Despite their wealth and prestige, these retarded offspring of America’s richest families float through life with a cadre of support staff, publicists and handlers. Paris Hilton and the Kardashians are example of people who are famous just for being famous. Though they donate money to charity, it still doesn’t absolve them of douchehood.

This clueless jet set travels the globe and remains in an amniotic sac of luxury, from seaside villas to five star hotels. Their raison d’être is to consume alcohol and cause havoc. We eat this up - every last drop - because we enjoy seeing the high and mighty toppled at their expense.

I have no problem with these spoiled brats dodging the law, skirting responsibility and delaying adulthood. They’re not hurting anyone but themselves and their family’s expectations and legacies.

In the movie “Arthur”, Dudley Moore plays the scion of a wealthy family who drinks at night, sleeps with hookers and has an elaborate model train set in his room. He’s a drunken eccentric, an uber-rich manchild and man of leisure. Moore plays the character with falling-down-drunk comic effect.

This depiction doesn’t bother me as much as when these morons with money try to pass as adults. They put themselves out in the public square and run for office, promising to lead us.
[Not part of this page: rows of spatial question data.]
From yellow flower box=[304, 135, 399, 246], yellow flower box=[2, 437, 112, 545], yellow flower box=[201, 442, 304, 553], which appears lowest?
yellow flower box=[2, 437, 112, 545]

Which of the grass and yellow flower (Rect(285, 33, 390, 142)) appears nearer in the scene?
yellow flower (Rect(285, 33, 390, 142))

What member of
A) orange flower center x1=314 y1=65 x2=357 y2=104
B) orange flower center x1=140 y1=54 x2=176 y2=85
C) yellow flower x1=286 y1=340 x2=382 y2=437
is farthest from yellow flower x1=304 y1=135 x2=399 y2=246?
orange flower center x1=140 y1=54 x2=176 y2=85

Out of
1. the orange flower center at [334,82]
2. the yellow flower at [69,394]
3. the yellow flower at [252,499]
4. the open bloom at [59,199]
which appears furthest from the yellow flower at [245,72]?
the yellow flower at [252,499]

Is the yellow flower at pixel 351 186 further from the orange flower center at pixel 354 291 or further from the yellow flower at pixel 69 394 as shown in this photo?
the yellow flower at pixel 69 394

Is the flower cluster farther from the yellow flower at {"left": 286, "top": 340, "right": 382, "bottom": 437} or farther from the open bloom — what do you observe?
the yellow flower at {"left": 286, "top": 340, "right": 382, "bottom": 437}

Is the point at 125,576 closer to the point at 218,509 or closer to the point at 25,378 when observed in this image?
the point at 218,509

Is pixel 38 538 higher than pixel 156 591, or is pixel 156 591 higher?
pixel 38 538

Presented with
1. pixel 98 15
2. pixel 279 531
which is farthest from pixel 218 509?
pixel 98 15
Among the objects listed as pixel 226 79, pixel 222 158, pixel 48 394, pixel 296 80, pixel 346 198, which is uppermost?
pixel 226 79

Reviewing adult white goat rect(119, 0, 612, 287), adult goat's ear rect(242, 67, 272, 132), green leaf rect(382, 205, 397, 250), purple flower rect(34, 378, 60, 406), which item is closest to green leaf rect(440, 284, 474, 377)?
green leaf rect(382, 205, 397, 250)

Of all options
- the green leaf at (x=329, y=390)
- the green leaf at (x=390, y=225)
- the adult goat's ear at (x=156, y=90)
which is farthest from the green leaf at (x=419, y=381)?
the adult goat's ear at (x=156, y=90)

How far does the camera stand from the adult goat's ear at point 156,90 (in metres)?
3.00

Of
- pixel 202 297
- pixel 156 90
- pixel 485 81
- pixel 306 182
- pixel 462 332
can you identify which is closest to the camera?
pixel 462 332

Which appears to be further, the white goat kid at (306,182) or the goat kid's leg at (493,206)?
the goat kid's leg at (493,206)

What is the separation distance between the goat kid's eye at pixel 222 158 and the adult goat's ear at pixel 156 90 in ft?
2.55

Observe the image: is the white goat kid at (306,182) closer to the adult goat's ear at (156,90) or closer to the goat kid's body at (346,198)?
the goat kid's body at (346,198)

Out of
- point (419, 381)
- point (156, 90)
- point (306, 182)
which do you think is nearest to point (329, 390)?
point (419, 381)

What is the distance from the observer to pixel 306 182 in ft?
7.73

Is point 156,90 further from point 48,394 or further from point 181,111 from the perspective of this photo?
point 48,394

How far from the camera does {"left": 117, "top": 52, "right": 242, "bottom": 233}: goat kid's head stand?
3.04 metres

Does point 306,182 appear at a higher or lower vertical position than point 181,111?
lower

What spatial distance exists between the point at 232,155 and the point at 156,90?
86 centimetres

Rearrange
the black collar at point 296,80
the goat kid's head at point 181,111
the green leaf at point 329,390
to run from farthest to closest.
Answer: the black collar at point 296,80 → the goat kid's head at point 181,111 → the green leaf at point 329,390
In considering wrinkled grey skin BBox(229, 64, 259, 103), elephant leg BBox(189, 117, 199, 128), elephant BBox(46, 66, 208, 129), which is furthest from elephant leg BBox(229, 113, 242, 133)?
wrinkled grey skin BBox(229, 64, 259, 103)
The problem with this is that these people aren’t leaders at all. They’re stupid. They’re children whose every appetite has been indulged. They’ve never had to work nine-to-five jobs, pay the mortgage and balance a checkbook.

They eventually win the elections, not because of their detailed plans to right society’s wrongs or make America a better place, but because of the size of their bankrolls.
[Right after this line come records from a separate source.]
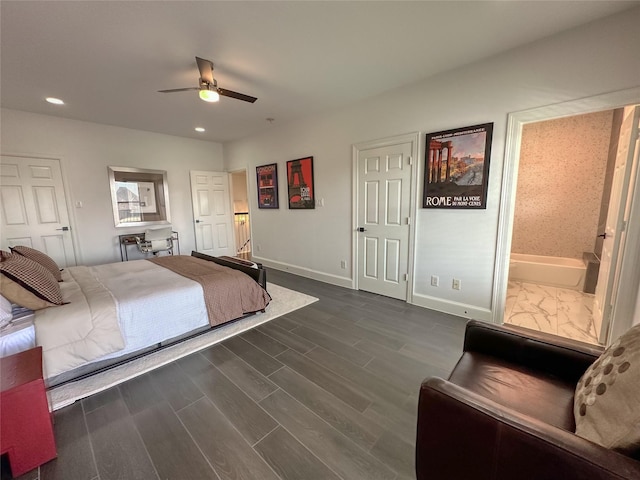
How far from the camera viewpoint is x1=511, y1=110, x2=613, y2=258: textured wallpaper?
153 inches

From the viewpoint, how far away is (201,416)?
1.65 meters

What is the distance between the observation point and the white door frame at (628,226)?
2020 millimetres

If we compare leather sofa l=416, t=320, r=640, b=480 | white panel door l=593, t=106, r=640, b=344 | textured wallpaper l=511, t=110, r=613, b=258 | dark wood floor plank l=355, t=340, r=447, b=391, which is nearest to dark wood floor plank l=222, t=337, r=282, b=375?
dark wood floor plank l=355, t=340, r=447, b=391

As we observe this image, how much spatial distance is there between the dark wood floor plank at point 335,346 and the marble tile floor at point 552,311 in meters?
1.81

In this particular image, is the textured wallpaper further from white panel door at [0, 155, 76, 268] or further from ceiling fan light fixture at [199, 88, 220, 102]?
white panel door at [0, 155, 76, 268]

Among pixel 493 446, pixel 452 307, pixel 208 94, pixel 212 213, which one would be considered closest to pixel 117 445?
pixel 493 446

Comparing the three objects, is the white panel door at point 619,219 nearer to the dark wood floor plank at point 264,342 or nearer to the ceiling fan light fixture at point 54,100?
the dark wood floor plank at point 264,342

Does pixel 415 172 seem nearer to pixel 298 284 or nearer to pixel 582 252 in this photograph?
pixel 298 284

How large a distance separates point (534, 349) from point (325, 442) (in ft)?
4.02

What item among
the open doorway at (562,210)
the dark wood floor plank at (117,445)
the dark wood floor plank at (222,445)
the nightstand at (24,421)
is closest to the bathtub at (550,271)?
the open doorway at (562,210)

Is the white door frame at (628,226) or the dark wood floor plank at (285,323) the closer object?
the white door frame at (628,226)

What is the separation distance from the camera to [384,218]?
352 cm

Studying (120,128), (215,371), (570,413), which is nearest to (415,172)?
(570,413)

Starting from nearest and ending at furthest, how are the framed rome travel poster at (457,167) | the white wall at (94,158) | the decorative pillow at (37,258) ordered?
the decorative pillow at (37,258), the framed rome travel poster at (457,167), the white wall at (94,158)
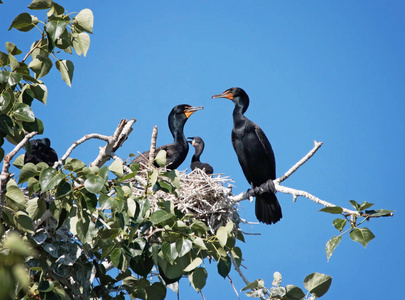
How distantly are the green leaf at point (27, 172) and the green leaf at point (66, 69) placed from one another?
0.61 m

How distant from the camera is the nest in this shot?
4.83 metres

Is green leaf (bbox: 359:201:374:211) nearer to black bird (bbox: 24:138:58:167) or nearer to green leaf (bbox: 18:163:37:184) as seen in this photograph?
green leaf (bbox: 18:163:37:184)

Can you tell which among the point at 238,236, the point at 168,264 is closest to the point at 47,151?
the point at 238,236

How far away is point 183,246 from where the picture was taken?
107 inches

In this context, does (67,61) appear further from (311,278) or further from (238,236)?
(238,236)

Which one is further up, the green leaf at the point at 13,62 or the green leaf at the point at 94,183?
the green leaf at the point at 13,62

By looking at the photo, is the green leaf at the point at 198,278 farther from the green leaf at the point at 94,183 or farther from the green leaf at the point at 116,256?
the green leaf at the point at 94,183

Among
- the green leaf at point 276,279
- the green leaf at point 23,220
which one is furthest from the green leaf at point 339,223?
the green leaf at point 23,220

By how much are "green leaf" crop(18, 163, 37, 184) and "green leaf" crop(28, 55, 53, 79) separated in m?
0.64

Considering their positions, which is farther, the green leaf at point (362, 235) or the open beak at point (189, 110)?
the open beak at point (189, 110)

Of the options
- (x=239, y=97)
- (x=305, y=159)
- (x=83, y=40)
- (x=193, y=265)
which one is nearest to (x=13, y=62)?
(x=83, y=40)

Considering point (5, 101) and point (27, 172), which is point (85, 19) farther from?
point (27, 172)

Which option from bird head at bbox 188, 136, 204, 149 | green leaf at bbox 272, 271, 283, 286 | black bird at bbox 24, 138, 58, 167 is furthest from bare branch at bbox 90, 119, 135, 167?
bird head at bbox 188, 136, 204, 149

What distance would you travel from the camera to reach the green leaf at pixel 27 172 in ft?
8.34
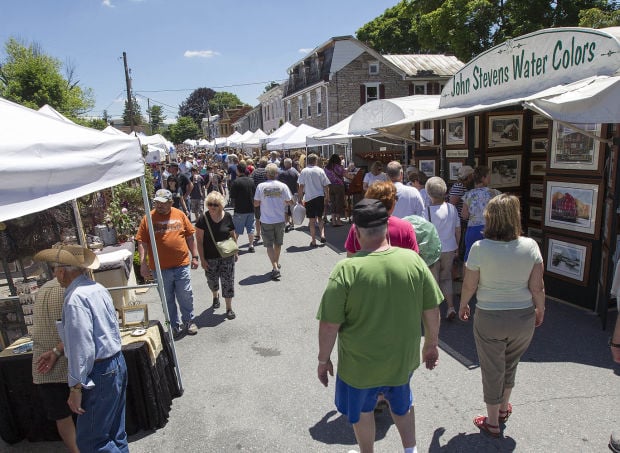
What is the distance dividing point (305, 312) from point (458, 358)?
6.89 ft

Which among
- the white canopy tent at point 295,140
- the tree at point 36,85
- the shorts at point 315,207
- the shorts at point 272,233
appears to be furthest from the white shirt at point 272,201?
the tree at point 36,85

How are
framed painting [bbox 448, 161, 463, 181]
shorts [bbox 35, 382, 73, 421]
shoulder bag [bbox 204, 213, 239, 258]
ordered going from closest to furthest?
shorts [bbox 35, 382, 73, 421]
shoulder bag [bbox 204, 213, 239, 258]
framed painting [bbox 448, 161, 463, 181]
When they finally get into office, they’re clueless, often inarticulate and scraping for a way to pass themselves off as educated and enlightened. So they hire handlers to groom them, to teach them oratory skills and make them better speakers and to make sure they don’t fuck cocktail waitresses on the way out of the convention center.

The left viewed former President George W. Bush as inarticulate, incompetent and ineffective. His communication skills were weak and he often found himself at the end of many verbal gaffes. Though he attended Yale and Harvard, he didn’t come across as one with an Ivy League education. He said he would make decisions “in his gut” and govern from the heart. Bush said he looked into former Russian President Vladimir Putin’s “soul”:

“I was able to get a sense of his soul, a man deeply committed to his country and the best interests of his country,” Bush said during a 2001 visit with Putin.
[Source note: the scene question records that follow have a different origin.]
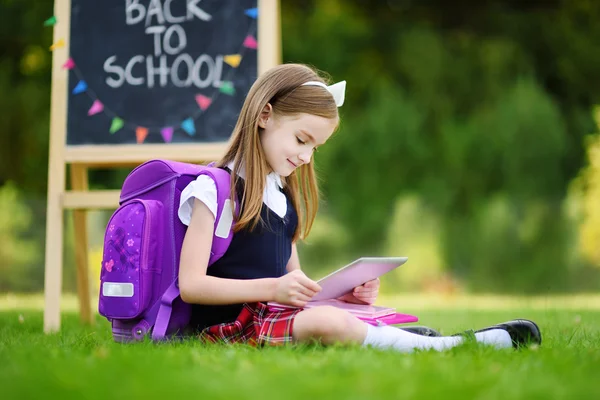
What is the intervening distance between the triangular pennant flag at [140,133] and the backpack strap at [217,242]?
1250 mm

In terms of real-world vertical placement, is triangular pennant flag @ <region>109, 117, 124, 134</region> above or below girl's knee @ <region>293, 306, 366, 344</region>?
above

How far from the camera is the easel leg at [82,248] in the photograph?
345 cm

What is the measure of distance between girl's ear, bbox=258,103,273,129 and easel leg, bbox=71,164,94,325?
1503 mm

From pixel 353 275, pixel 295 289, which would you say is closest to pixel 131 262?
pixel 295 289

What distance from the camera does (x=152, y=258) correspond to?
212 cm

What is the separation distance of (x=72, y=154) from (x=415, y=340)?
6.05ft

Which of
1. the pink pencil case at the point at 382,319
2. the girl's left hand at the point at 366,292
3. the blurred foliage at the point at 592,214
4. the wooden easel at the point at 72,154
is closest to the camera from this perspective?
the pink pencil case at the point at 382,319

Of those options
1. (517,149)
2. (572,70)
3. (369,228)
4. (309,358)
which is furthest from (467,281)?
(309,358)

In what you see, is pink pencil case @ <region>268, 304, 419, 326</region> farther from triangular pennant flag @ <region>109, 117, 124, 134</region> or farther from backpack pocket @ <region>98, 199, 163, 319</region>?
triangular pennant flag @ <region>109, 117, 124, 134</region>

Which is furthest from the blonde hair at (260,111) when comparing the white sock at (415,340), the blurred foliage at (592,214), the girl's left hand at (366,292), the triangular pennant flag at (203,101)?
the blurred foliage at (592,214)

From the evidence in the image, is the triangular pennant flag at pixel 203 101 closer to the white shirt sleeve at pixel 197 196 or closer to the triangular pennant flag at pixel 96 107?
the triangular pennant flag at pixel 96 107

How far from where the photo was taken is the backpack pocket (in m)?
2.08

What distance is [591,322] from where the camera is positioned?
320cm

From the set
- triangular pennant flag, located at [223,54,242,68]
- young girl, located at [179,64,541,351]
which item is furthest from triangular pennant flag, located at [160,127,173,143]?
young girl, located at [179,64,541,351]
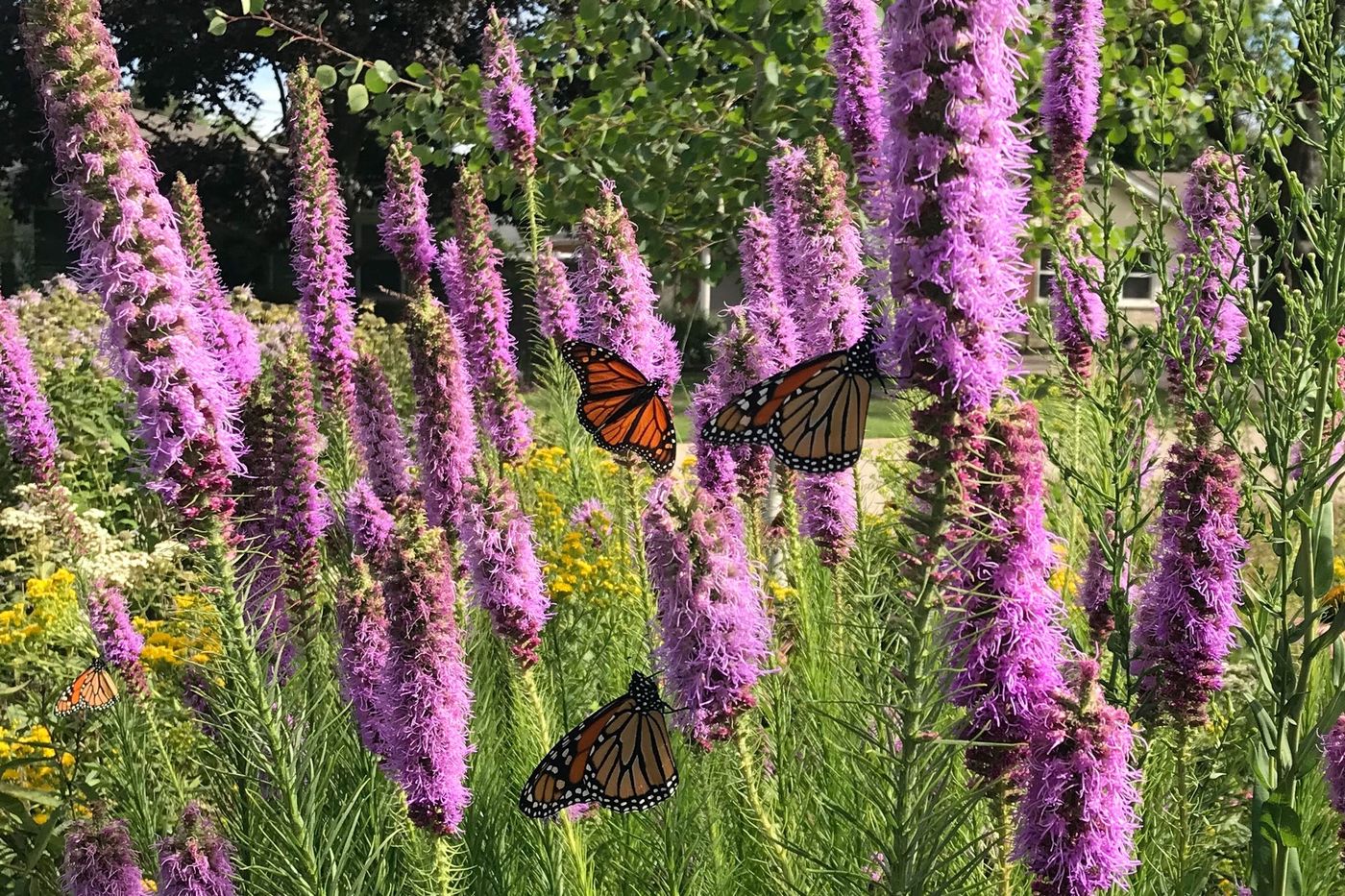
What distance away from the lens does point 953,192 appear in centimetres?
161

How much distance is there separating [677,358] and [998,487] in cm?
266

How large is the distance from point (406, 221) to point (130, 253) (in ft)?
9.47

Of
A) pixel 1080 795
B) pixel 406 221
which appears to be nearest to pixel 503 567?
pixel 1080 795

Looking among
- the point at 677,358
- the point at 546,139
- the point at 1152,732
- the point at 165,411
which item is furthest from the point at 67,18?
the point at 546,139

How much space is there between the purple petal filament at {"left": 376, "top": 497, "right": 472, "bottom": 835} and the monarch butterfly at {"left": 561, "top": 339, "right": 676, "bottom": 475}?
118 centimetres

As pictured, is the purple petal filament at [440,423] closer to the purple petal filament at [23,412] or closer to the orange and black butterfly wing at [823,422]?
the orange and black butterfly wing at [823,422]

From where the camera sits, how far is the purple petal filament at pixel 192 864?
2295 millimetres

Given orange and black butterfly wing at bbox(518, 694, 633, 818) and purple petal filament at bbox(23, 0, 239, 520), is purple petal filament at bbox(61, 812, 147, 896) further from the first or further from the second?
orange and black butterfly wing at bbox(518, 694, 633, 818)

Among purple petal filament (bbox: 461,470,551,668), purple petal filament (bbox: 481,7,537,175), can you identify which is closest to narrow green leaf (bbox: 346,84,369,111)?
purple petal filament (bbox: 481,7,537,175)

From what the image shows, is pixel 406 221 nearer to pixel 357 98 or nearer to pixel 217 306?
pixel 217 306

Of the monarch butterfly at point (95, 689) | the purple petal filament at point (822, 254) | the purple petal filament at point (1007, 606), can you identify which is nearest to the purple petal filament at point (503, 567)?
the purple petal filament at point (822, 254)

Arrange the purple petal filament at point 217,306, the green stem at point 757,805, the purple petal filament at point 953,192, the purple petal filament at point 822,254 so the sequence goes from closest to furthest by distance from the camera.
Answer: the purple petal filament at point 953,192
the green stem at point 757,805
the purple petal filament at point 822,254
the purple petal filament at point 217,306

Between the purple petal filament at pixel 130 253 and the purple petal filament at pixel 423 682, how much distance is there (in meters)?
0.50

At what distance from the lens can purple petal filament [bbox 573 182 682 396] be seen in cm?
366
If anyone else talked like this, they’d be fashioned with a straightjacket and thrown into a rubber room.

These silver spoon simpletons crave power and approval. Their quest is to make mumsy and daddy happy, yet it often ends in disaster, usually with one of them being elected president and some foreign country invaded.

Author William Saroyan wrote, “Good people are good because they’ve come to wisdom through failure.” When you’re given infinite chances and live a life bereft of consequences, when you view the world as your personal plaything and when people are simply a commodity you can buy off, you really haven’t failed. And if you’ve failed, like Bush had when his oil company went broke, others bail you out.

Yet you don’t learn anything. You’re stuck in childhood, lashing out for the attention.

It’s hard for anyone to take you seriously when you’re a martini-drinking dick in an ascot with no real world experience except partying in Cancun and Aspen every year. When your resume consists of all the countries you vomited in and how big the family’s Learjet is, you’re not the one to run for any political office.

This country and world is in turmoil and the people crave real leadership, not manufactured leadership or hollow buzzwords that sound like something from a Tony Robbins motivational seminar. The last thing we want is to stroke the ego of a plutocrat’s son and make him feel better about himself.

If your intentions aren’t selfless, then stay on the family compound, drink Glenlivet and bang another aristocrat. Maybe there’s hope that your kid won’t be a posh hillbilly like you.